In the video clip he remarks that the second question usually asked at his talks on Washington (right after dopers asking if George grew hemp) is almost always, "Was Washington a Freemason," then goes on to claim that 30% of the time the question is asked by Freemasons who want to pat themselves on the back, and the rest are anti-Masons. But Brookhiser seems to think the attraction for Washington was the ritual and pageantry associated with the Craft. He tends to stress this in his book as well. I would argue that the attraction for young George was that when he joined at 21 in Fredericksburg, he had just inherited a massive responsibility with the death of his older step-brother, Lawrence. He now had several plantations, a sizable fortune, along with an inferiority complex about the deficiency of his own formal education. Lawrence had been his mentor, along with Lord Fairfax, who became his patron and hired him as a surveyor at the age of 17.

Freemasonry at the lodge in Fredericksburg counted as its members the most respected men in the county. His membership there signified his own new position in society, and it was a place to cement those social connections. It was a fraternity of learned men. It encouraged self-improvement. It introduced him to the real-life application of the philosophies of the Enlightenment. I would argue there were far more reasons for his joining than a preoccupation with pomp and circumstances. If Washington was looking for mere pageantry, he found it in the military, not necessarily the lodge.

Brookhiser does make the distinction between Freemasonry in America vs. in continental Europe, and the very different paths the fraternity took, a point that is rarely made.

BTW, this clip is possibly the only time you'll ever hear the British government, Hamas and the Catholic Church mentioned as being on the same team...

2 comments:

Tom Accuosti said...

Interestingly, I assumed that Uncle Geo. joined a lodge because he thought it would be a way to have some guidance with his new-found wealth from established men that he could trust. It never occurred to me that there would be community status in those days, as (I thought) most men kept quiet about their membership.
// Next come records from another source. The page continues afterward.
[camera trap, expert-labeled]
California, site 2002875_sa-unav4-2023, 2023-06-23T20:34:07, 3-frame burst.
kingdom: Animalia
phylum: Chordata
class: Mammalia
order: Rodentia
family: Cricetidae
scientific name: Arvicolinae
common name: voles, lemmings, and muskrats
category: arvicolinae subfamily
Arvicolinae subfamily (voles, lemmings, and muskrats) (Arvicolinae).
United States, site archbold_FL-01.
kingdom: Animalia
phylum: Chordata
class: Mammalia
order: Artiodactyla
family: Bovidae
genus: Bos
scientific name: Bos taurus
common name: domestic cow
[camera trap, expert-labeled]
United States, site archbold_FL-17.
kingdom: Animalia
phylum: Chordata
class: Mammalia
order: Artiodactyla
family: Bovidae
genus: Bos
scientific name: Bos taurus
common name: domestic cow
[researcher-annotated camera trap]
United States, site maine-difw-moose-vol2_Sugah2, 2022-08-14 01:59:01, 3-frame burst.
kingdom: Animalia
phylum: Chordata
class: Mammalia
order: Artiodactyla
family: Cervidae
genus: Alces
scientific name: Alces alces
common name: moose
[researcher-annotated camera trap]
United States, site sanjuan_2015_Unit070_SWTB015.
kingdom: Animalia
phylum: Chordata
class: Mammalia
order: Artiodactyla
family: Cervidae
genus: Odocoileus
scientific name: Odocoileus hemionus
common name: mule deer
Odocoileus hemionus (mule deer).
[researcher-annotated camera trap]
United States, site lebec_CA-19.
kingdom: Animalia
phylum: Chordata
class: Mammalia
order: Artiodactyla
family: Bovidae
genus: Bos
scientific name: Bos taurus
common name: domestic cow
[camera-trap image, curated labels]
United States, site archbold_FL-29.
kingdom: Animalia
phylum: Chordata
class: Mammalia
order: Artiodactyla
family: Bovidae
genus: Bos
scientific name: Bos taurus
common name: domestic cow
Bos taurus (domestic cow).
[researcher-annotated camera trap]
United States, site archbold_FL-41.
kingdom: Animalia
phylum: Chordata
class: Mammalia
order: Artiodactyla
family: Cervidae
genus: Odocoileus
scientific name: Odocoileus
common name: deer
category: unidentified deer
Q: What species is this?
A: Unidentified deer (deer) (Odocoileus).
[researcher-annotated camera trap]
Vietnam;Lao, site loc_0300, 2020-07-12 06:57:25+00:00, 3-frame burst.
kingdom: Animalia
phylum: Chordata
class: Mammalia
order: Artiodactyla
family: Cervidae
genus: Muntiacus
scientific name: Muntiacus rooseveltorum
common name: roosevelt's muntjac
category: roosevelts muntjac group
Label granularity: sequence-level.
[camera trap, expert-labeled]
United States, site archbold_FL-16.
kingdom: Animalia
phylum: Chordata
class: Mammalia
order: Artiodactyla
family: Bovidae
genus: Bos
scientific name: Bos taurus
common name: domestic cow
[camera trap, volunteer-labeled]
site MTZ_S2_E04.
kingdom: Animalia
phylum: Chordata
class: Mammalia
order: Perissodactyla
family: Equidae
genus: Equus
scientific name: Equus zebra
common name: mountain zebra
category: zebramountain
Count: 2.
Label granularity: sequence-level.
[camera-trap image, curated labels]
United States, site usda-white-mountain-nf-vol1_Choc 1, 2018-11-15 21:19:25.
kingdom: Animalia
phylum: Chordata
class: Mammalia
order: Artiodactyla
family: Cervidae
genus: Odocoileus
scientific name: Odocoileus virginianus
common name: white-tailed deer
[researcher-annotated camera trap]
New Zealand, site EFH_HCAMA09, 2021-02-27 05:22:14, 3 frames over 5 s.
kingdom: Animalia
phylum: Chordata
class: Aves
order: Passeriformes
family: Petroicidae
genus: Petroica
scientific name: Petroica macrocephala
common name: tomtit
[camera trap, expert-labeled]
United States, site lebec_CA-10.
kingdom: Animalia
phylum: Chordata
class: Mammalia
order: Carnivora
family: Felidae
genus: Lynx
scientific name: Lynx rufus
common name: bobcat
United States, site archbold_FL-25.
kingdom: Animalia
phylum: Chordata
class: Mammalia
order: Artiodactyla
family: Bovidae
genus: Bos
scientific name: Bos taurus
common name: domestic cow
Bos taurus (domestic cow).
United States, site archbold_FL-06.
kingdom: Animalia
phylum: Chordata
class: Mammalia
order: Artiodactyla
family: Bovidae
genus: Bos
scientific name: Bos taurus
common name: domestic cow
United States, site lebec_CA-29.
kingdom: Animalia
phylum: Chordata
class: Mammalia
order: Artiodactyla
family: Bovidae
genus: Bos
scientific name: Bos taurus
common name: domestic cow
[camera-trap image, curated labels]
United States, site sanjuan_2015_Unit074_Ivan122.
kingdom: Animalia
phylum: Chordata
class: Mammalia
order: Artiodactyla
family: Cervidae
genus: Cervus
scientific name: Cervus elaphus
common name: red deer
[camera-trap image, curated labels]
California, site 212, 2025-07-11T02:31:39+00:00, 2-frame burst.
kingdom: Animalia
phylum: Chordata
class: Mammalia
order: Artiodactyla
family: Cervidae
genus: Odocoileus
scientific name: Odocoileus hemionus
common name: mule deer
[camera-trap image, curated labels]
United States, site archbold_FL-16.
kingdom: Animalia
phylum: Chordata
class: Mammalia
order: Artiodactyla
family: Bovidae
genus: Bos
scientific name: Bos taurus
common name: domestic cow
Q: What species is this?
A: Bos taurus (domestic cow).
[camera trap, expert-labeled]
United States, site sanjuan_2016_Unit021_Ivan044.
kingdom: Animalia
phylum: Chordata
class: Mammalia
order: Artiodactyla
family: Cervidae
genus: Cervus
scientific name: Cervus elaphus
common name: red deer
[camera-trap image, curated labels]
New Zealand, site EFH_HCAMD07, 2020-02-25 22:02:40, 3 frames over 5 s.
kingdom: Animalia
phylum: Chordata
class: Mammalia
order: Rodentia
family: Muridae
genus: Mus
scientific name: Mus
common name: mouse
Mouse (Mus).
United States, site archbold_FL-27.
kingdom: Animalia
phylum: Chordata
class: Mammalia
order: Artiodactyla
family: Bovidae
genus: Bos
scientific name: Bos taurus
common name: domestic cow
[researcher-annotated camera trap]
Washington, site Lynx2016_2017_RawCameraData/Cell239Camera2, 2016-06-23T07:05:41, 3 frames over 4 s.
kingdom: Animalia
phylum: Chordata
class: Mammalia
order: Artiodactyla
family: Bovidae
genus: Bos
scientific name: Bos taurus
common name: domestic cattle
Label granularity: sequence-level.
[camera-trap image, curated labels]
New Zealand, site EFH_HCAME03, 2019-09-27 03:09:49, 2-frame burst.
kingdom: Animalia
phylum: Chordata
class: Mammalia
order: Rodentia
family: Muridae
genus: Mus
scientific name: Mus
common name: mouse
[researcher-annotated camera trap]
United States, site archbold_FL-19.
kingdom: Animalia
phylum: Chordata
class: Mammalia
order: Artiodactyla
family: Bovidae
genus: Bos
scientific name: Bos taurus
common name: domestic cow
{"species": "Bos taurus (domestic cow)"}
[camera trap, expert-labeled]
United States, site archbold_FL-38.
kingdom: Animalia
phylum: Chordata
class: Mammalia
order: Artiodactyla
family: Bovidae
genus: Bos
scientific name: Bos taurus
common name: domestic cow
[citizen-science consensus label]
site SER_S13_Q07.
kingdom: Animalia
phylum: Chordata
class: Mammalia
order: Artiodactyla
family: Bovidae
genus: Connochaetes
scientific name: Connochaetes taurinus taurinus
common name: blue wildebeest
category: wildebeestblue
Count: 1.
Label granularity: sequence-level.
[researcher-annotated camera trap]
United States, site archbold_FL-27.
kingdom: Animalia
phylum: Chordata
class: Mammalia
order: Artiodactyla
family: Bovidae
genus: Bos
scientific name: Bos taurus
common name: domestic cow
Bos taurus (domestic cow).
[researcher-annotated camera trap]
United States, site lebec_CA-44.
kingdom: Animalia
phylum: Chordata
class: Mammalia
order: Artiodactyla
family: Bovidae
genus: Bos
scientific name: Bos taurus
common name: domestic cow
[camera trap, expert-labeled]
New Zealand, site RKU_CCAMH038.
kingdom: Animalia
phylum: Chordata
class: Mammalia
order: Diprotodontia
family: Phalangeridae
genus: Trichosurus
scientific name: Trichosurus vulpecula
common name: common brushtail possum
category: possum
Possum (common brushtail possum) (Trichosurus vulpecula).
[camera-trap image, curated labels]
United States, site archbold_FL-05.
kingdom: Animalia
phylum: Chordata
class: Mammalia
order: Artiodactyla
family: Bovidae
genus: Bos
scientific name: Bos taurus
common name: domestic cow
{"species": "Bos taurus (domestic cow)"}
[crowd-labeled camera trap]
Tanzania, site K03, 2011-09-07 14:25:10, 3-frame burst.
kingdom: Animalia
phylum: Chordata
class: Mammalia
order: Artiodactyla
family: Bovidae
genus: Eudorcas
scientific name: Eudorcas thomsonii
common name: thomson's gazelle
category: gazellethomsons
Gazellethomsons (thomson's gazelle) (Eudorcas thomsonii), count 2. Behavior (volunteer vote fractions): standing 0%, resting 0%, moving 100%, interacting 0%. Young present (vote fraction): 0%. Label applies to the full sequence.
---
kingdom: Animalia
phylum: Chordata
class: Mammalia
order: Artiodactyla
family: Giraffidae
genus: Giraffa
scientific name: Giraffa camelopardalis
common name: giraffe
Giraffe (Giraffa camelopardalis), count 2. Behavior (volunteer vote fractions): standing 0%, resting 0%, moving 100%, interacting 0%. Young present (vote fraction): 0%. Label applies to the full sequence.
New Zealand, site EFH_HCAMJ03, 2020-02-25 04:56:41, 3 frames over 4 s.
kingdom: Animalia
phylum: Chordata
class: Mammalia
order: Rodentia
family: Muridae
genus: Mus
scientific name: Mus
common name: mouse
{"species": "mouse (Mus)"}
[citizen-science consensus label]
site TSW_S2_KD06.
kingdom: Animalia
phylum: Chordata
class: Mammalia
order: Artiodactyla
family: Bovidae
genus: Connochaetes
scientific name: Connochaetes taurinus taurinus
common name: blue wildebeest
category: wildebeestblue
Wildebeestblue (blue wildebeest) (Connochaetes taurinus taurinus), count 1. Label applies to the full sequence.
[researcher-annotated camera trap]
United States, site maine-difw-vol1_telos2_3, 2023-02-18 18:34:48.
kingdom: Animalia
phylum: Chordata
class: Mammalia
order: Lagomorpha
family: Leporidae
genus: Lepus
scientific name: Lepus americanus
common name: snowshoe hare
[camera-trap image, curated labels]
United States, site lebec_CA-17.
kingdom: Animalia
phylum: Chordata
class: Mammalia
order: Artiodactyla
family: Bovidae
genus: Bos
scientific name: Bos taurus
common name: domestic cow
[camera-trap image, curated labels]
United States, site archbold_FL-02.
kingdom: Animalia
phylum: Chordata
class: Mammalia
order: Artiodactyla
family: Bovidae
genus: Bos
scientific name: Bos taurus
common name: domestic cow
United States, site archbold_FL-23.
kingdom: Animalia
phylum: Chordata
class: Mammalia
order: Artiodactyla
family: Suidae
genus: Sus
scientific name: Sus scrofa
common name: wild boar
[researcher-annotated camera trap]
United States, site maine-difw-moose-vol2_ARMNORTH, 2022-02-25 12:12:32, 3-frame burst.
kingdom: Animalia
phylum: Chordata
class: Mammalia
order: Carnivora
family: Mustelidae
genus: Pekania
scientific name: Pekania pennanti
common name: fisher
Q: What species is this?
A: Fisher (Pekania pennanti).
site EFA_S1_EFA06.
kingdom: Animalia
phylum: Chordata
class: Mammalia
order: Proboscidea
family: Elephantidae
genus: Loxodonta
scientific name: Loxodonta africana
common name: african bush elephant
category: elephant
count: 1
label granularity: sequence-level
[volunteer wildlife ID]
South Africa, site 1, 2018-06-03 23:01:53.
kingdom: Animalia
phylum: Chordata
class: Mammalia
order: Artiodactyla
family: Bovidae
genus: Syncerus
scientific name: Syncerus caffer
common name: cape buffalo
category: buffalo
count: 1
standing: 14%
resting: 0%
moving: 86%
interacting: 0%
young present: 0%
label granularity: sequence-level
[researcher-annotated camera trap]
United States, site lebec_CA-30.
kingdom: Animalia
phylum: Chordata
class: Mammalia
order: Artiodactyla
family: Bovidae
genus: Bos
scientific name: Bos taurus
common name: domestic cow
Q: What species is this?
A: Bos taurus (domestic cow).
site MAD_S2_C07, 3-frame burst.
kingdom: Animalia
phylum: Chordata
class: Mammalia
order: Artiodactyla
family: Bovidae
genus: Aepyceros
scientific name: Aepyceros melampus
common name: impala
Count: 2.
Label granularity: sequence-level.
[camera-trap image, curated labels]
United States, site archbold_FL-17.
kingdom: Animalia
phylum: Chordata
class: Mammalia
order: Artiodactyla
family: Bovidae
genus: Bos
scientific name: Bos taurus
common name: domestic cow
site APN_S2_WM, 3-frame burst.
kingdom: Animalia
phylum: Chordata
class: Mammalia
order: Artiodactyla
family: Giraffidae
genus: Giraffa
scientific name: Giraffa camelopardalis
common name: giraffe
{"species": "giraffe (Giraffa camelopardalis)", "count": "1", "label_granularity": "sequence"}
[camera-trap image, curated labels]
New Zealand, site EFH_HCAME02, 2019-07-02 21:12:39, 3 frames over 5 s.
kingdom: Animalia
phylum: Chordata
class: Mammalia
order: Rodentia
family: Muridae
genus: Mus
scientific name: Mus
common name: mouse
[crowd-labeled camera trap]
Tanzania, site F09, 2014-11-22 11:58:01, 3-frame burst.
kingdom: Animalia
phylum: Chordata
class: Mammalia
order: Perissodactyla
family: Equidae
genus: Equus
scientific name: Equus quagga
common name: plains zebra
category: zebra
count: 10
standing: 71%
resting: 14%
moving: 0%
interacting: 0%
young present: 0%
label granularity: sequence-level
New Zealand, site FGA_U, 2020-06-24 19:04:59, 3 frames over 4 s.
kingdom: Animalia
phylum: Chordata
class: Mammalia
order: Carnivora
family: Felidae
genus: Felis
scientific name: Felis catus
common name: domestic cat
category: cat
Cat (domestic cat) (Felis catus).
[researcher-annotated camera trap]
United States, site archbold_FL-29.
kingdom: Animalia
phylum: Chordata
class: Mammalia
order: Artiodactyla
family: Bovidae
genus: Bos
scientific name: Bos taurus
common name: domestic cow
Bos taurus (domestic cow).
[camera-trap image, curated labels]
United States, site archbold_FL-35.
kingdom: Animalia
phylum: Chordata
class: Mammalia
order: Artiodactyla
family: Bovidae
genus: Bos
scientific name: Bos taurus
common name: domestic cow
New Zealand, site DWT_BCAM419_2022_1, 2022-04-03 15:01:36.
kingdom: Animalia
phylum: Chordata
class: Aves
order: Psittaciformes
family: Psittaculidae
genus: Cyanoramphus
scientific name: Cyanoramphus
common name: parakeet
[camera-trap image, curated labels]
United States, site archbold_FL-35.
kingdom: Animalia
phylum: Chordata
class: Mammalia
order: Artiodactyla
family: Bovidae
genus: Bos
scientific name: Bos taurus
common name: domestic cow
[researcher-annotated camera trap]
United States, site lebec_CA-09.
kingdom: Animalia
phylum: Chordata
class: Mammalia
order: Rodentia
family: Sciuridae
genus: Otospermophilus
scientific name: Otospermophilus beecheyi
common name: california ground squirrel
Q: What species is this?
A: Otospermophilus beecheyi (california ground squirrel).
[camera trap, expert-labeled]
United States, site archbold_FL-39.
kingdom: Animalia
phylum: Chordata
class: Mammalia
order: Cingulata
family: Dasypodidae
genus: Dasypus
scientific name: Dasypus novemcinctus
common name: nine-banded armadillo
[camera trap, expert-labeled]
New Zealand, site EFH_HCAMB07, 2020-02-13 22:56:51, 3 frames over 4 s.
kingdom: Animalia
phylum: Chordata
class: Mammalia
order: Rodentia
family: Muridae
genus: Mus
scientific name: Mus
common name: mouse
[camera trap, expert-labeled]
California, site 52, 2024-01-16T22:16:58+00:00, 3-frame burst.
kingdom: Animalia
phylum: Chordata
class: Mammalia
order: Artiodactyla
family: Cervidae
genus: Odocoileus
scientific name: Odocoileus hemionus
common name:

I do agree, though, that pretty much 90% of Masons can't wait to trot out the corpse of GW to parade around as some kind of symbol of pride. Personally, I'm getting a bit tired of the hoopla over the Masonic Founding Fathers parade. Don't we have any fresh corpses to parade around?

Justa Mason said...

I wonder if Brookhiser thinks that the ceremonies as done today have come down unchanged from King Solomon. There wouldn't have been terribly much pageantry at the time Washington was initiated, and perhaps not much ritual, depending on whether a lecture was rehearsed around the table.

There was an excellent paper in AQC some years ago which outlined that Washington attended seven Masonic meetings in his life. But he certainly had a "favourable opinion, preconceived of the institution", which, I've naively assumed, is the reason he joined. I'll pass on psychoanalytical speculation.

Tom, there are fresh Masonic corpses every day. Read the obits. One Bro. ruefully remarked one day you know you're getting old when the first page of the paper you turn to is the obits to see if friends are there.